Few bands command the kind of serenity and grace that Typhoon joyously projects. Eleven members strong, complete with multiple guitarists, drummers, trumpet players, violinists, bassists, and singers, Typhoon covered every inch of Brighton Music Hall’s stage on Sunday night, a merry company of dear friends after a wailing and precise set by fellow Portland band Radiation City. Unlike so many shows immersed in darkness and anonymity, Typhoon’s set was all light and warmth, a sea of faces and bodies and deep, huge sound under glowing fairy lights. Morton’s brother and sister, came all the way from Portland, watched with the rapturous audience as the band moved through a luscious 12-song set, featuring songs from their latest album, White Lighter as well as their 2012 contribution Hunger and Thirst.
Typhoon’s music is sensitive and gorgeous, painstakingly orchestrated to showcase every instrument, from delicate trills of violins and twinkling bells to powerful bass riffs and earth-shaking drum reports. It’s as if a thousand lesser folk bands suddenly grew a soul.
Morton sings out impassioned lyrics (“I thought we’d live forever/A simple obstacle in the way/ let it go, let it go, let it go”) with nuance and grit, often joined by bandmates in crystalline harmony. Somehow, Typhoon’s eleven members seem like one organism — they move together, leaning into each swell and curve of the music.
Highlights from the show included “Morton’s Fork” (a reference to a philosophical problem in which one is faced with two equally bad choices), a heart-rending song full of fear and bravery; the band’s new single “Dreams of Cannibalism,” and “Common Sentiments,” roaring, ferocious and intense. Each song addresses life, death, and the choices facing each of us — the choice to be honest, to be loving, to wish one another well. Typhoon is cheekily self-described on their Facebook page as “death affirming,” but it is life that Typhoon brings to the stage. Life and love and vitality.

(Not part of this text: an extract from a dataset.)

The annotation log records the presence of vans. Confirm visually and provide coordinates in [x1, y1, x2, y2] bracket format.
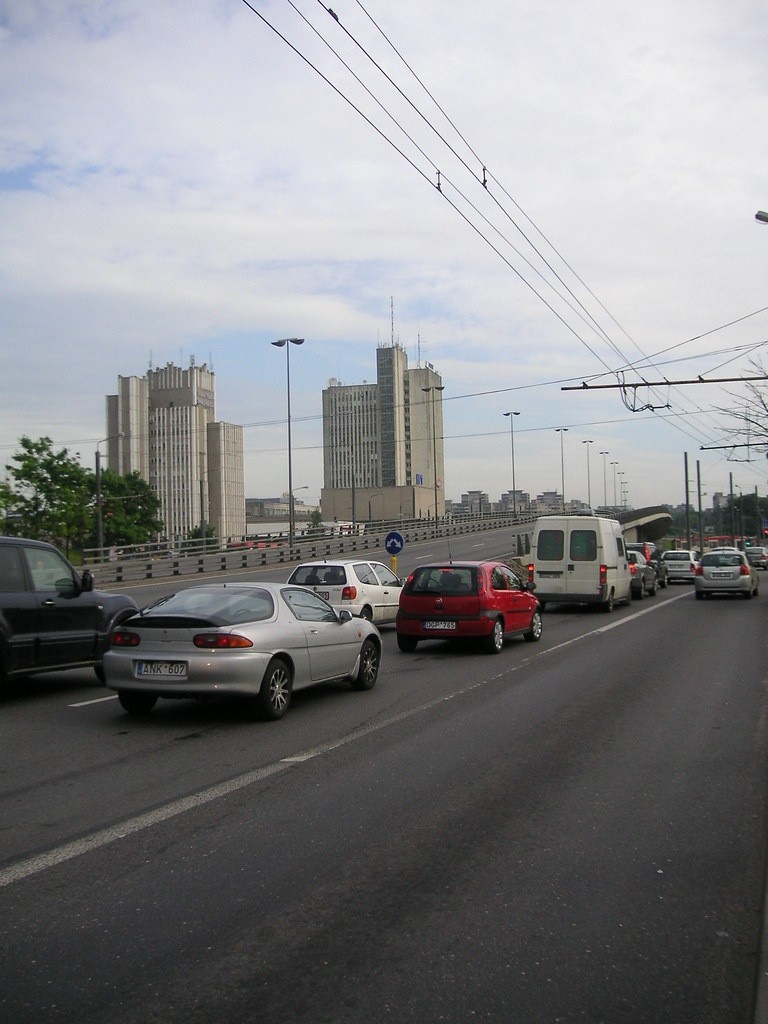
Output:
[527, 514, 631, 612]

The band graciously performed a three-song encore, ending with “The Sickness Unto Death,” quiet, unpretentious, and brutal: “They say we’re all dying, that we’re all dying/But if you are dying, why aren’t you scared/Why aren’t you scared/Like I’m scared?”.
Typhoon takes the human heart and turns it inside out, revealing the wet and vulnerable parts within. They touch on something terrifying and impossible with nimble fingers and remind us with a scream, a crash, and a swell that the unknown carries a vital beauty all on its own. Death affirming, indeed.